Today, we’ll introduce the concept of the P/E ratio for those who are learning about investing. We’ll apply a basic P/E ratio analysis to Datalogic S.p.A.’s (BIT:DAL), to help you decide if the stock is worth further research. Datalogic has a price to earnings ratio of 14.30, based on the last twelve months. That corresponds to an earnings yield of approximately 7.0%.

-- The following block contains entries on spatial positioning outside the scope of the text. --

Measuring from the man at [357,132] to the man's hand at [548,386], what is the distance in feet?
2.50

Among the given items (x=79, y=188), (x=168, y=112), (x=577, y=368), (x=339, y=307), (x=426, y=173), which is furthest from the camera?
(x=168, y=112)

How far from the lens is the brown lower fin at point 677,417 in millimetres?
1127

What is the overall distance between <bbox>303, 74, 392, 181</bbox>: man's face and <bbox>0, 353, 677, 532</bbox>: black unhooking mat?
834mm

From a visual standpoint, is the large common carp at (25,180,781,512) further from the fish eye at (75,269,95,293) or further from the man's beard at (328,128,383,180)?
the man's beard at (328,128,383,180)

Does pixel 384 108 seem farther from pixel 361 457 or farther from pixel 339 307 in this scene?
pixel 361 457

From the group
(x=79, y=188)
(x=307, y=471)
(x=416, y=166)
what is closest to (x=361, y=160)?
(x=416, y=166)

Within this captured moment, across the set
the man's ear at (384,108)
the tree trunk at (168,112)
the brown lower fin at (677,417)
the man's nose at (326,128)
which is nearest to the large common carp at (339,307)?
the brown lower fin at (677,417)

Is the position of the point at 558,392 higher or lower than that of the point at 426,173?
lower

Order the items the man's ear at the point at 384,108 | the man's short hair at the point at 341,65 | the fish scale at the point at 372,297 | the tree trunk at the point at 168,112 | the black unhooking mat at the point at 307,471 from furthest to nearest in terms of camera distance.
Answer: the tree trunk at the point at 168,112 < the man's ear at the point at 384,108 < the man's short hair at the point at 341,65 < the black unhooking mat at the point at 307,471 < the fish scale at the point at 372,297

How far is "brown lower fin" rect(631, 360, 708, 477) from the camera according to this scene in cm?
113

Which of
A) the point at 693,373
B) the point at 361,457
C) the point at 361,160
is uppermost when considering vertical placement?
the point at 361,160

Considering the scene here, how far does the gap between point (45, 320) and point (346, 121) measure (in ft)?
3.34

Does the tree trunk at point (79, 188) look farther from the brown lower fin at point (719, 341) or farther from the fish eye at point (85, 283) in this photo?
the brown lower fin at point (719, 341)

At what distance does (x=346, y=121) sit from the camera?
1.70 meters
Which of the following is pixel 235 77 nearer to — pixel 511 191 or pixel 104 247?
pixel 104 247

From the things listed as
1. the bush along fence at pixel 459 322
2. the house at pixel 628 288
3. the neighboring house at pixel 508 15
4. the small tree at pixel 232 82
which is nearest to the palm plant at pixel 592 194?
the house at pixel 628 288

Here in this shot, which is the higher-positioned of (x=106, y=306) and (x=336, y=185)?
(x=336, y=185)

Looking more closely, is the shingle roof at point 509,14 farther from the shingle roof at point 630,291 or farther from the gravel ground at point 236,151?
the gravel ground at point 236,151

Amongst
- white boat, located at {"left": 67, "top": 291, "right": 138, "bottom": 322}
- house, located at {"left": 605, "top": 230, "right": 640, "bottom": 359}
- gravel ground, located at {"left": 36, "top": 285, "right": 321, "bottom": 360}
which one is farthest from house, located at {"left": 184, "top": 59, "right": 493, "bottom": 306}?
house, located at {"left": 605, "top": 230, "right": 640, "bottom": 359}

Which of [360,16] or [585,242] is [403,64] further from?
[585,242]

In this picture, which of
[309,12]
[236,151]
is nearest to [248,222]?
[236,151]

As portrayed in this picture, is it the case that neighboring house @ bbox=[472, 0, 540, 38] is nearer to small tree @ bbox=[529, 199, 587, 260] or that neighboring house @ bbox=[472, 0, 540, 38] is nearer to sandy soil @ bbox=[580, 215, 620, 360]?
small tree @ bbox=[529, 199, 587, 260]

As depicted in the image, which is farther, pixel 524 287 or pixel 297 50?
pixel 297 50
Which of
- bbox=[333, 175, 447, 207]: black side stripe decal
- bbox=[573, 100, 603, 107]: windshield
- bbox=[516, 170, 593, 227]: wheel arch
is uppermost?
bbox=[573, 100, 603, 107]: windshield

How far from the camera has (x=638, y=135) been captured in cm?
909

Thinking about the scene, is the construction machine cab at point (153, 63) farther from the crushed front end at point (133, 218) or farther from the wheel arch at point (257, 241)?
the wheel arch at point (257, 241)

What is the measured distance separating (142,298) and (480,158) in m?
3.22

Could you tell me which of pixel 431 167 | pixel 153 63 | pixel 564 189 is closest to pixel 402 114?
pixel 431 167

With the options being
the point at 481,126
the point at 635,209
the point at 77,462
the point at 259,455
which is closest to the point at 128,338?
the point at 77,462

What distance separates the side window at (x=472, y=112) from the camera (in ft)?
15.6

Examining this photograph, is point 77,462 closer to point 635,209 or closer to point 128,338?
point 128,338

Check out our latest analysis for Datalogic

### How Do You Calculate A P/E Ratio?

The formula for price to earnings is:

Price to Earnings Ratio = Share Price ÷ Earnings per Share (EPS)

Or for Datalogic:

P/E of 14.30 = EUR15.76 ÷ EUR1.10 (Based on the trailing twelve months to September 2019.)

### Is A High Price-to-Earnings Ratio Good?

A higher P/E ratio means that buyers have to pay a higher price for each EUR1 the company has earned over the last year. That isn’t a good or a bad thing on its own, but a high P/E means that buyers have a higher opinion of the business’s prospects, relative to stocks with a lower P/E.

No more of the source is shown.